# Records provided start

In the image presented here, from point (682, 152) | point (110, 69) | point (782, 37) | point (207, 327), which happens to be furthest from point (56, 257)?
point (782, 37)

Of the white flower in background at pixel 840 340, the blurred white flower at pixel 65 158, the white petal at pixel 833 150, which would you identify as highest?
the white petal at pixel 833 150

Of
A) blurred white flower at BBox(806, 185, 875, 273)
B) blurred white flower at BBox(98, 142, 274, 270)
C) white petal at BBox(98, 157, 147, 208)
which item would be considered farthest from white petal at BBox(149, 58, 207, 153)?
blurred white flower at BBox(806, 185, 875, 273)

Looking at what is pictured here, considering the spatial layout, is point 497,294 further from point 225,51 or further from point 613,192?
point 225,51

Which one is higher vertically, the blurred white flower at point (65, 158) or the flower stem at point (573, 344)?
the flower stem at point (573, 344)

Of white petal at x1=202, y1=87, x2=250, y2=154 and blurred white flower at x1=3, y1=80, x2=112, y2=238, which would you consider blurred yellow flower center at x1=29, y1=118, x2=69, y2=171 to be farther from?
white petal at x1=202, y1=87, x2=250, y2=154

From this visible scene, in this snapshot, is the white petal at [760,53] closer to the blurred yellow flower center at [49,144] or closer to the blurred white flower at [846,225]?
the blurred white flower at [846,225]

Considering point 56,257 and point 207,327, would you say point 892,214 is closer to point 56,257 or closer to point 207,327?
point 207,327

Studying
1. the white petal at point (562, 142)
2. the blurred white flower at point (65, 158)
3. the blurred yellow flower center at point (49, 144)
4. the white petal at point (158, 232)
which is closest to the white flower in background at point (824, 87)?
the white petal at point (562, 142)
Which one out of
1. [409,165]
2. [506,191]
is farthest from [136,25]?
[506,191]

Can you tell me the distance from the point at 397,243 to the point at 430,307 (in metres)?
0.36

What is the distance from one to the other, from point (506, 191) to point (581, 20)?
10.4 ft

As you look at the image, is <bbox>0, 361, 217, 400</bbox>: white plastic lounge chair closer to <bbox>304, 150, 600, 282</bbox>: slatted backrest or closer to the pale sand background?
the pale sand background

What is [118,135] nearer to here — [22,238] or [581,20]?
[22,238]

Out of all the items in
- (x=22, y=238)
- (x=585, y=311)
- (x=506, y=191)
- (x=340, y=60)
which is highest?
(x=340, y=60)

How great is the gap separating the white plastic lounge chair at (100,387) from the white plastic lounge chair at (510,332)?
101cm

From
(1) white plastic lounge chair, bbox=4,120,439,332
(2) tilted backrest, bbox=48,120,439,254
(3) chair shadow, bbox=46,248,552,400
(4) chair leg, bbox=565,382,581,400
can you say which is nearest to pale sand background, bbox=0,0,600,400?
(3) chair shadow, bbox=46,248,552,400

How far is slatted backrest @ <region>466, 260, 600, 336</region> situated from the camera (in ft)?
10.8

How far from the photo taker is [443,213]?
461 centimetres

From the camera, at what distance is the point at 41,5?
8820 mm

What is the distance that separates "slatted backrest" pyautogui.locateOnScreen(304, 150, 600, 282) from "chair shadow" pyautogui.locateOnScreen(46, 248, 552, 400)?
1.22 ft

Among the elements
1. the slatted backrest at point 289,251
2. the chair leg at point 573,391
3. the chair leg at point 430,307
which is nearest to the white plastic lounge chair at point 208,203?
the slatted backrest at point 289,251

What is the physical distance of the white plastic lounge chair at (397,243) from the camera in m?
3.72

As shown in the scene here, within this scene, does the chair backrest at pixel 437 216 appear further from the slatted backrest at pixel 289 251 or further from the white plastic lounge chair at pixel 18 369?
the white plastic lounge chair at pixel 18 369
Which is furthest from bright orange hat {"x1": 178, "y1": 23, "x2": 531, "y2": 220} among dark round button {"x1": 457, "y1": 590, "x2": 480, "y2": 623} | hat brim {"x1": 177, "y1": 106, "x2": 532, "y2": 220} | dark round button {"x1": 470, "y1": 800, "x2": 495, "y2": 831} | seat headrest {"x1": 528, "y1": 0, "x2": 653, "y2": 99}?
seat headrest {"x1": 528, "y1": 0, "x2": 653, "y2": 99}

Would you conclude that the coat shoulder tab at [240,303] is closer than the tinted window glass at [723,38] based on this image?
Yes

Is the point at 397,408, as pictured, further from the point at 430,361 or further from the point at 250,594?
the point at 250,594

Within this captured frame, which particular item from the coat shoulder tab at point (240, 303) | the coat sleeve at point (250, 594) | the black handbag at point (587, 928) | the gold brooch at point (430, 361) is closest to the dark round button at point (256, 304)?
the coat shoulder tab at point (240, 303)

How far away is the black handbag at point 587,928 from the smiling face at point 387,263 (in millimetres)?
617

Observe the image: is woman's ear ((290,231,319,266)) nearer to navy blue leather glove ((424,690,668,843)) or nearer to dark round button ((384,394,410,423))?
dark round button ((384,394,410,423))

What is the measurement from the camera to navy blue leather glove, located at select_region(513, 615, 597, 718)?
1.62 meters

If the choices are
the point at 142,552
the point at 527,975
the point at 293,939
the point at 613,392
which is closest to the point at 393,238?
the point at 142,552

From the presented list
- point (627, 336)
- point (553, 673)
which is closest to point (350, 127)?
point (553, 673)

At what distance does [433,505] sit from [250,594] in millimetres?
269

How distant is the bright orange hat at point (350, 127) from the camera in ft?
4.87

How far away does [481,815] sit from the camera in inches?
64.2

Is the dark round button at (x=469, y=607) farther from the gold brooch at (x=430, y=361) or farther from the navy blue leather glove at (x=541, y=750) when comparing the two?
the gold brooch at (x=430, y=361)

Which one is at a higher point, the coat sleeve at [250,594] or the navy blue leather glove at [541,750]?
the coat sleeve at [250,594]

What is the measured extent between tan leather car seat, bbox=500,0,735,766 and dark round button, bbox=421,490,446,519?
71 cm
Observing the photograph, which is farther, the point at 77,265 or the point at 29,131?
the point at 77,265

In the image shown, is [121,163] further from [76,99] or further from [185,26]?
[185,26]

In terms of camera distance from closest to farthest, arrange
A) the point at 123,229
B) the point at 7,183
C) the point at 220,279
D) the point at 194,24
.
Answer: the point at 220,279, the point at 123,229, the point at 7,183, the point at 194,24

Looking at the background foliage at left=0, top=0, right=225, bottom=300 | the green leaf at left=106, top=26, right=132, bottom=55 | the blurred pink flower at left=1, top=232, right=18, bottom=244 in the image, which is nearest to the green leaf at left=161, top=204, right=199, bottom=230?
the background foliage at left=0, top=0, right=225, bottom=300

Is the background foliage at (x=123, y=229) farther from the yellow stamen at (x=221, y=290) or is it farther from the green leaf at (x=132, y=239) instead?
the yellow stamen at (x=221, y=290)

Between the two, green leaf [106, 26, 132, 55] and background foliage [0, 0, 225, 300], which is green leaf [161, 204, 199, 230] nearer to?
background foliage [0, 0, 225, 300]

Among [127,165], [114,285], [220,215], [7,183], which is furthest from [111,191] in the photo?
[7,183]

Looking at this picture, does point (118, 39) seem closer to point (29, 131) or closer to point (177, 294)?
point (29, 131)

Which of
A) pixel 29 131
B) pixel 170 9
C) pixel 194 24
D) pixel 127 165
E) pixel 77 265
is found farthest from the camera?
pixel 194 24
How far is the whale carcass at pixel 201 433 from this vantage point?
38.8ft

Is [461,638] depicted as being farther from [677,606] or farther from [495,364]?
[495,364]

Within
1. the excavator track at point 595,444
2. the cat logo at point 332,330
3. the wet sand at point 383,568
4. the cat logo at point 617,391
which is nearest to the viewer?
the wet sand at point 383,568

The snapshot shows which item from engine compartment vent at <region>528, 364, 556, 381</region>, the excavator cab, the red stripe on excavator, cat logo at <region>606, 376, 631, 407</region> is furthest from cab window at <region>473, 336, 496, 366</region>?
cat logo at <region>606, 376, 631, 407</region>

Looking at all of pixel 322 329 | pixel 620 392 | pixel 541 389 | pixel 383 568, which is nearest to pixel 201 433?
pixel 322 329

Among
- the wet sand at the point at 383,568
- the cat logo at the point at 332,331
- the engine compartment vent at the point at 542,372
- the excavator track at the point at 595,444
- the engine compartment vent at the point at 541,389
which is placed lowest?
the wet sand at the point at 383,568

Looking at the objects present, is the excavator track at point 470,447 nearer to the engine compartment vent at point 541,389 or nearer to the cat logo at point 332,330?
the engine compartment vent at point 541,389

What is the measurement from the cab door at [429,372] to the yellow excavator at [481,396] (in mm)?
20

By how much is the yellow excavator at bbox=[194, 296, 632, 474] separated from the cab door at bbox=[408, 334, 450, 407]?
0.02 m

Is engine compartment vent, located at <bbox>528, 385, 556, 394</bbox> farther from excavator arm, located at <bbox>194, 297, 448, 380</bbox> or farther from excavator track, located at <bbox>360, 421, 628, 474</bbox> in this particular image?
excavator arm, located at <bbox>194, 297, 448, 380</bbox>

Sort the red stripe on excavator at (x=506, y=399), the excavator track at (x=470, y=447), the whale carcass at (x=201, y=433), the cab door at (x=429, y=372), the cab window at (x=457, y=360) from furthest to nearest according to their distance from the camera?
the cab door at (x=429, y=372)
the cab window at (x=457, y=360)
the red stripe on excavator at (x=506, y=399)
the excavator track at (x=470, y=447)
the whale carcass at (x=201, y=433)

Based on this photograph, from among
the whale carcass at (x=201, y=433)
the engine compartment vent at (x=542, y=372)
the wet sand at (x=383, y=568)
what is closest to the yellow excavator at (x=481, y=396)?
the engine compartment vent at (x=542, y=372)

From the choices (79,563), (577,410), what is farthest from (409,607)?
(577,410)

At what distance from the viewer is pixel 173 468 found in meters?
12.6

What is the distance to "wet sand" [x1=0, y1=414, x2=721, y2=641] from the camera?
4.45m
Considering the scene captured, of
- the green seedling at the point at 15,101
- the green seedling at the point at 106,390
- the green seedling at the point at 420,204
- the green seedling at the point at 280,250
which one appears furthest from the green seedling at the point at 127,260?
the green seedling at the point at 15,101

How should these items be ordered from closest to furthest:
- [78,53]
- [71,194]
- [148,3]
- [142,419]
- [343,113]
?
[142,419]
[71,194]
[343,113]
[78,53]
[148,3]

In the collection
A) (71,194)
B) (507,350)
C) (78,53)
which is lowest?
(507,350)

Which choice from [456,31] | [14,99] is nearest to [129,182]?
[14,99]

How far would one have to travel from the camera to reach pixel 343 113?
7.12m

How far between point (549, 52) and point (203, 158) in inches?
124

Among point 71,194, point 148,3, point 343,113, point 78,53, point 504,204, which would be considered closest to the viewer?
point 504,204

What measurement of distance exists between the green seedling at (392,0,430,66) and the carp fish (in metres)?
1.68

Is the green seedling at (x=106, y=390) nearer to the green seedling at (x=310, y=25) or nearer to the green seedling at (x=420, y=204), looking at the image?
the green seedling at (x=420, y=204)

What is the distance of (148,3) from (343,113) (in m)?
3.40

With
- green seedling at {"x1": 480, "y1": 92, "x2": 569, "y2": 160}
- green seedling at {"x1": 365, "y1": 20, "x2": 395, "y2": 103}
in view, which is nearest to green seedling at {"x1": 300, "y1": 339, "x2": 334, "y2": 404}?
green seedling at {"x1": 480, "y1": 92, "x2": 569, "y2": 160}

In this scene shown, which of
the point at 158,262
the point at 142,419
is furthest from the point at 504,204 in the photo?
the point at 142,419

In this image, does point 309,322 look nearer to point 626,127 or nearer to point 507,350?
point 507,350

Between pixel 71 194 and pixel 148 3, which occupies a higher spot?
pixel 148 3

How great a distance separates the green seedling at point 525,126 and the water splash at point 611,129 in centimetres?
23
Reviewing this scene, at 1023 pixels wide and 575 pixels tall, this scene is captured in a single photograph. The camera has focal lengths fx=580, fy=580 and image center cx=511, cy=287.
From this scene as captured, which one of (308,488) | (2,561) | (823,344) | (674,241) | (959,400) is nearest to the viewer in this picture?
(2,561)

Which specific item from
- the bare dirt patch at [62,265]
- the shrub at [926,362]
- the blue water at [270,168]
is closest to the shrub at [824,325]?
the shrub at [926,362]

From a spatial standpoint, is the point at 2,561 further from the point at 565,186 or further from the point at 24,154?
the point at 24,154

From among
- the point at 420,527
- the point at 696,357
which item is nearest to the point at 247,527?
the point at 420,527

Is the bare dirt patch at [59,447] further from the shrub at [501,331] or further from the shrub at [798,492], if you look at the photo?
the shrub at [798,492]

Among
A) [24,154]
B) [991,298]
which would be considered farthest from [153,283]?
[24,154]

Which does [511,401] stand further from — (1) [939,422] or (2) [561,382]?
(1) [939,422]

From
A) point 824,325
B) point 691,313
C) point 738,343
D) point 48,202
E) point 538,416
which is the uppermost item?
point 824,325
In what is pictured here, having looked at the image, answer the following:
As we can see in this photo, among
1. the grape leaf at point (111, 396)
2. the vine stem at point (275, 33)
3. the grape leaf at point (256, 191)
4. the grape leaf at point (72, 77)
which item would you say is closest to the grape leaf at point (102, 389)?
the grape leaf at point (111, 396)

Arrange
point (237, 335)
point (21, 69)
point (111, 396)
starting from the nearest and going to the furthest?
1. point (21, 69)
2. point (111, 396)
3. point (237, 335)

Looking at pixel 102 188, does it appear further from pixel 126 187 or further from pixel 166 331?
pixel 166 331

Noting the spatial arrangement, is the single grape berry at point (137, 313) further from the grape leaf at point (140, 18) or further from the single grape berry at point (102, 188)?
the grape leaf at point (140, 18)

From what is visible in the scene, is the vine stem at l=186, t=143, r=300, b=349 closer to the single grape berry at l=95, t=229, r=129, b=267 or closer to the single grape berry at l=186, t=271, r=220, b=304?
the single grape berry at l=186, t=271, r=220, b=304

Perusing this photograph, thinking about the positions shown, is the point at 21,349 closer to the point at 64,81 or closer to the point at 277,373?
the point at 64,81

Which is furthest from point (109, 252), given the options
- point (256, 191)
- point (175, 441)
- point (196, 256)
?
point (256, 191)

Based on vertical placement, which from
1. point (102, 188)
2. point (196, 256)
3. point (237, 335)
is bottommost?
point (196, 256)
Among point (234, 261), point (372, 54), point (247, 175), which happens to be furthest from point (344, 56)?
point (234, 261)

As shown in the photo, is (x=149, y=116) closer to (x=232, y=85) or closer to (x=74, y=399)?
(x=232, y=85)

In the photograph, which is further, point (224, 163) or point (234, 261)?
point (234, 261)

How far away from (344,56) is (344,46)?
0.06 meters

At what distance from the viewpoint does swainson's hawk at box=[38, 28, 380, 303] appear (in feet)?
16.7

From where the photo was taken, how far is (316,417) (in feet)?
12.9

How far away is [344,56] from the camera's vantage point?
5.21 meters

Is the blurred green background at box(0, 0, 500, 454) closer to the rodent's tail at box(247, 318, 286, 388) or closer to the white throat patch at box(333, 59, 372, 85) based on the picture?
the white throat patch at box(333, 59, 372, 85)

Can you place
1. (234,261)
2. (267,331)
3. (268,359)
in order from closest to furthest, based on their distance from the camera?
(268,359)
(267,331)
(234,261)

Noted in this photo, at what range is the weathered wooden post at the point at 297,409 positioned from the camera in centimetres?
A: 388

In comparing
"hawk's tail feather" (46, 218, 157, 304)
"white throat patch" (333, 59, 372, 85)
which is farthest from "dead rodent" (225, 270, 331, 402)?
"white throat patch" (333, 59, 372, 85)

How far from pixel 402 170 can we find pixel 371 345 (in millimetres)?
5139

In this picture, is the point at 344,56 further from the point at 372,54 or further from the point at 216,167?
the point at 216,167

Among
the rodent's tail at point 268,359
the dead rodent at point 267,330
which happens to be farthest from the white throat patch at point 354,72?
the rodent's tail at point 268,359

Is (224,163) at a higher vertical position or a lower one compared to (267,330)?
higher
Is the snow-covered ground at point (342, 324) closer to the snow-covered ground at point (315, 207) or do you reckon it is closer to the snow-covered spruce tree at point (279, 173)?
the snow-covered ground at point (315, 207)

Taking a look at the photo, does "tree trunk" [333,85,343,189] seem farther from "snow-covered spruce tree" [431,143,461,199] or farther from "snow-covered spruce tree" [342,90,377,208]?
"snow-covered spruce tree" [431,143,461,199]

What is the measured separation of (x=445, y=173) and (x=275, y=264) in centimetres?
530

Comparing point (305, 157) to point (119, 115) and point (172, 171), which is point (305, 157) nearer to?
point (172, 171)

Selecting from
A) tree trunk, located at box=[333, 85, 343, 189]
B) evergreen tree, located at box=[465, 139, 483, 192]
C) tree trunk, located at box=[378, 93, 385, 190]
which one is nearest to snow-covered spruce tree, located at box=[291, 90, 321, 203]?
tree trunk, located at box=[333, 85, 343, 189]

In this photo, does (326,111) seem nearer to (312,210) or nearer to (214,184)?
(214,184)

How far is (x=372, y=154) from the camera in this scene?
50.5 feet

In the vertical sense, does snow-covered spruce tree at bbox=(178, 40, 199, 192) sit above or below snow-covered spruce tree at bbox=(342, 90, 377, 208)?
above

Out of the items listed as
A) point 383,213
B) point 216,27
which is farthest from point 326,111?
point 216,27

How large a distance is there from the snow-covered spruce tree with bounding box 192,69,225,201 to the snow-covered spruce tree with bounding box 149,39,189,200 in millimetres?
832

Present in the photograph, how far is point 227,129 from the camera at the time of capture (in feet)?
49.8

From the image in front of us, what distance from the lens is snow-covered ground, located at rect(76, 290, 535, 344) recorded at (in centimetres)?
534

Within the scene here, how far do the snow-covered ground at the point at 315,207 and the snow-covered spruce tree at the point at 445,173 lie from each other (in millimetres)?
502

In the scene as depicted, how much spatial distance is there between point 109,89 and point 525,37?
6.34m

# Records provided end

* **Problem description**: Exactly and only the lines from the line containing "Out of the items listed as" through the last line of the entries should be copied, both ends included.

* **Correct result**:
Out of the items listed as
A) point 383,213
B) point 216,27
which is farthest from point 326,111?
point 216,27

How large a distance is there from the snow-covered spruce tree with bounding box 192,69,225,201 to the snow-covered spruce tree with bounding box 149,39,189,200 in millimetres?
832

Present in the photograph, how far is point 227,129 from the camera at the time of capture (in feet)?
49.8

From the image in front of us, what distance from the lens is snow-covered ground, located at rect(76, 290, 535, 344) recorded at (in centimetres)?
534

Within the scene here, how far do the snow-covered ground at the point at 315,207 and the snow-covered spruce tree at the point at 445,173 lie from each other (in millimetres)?
502

In the scene as depicted, how much spatial distance is there between point 109,89 and point 525,37?
6.34m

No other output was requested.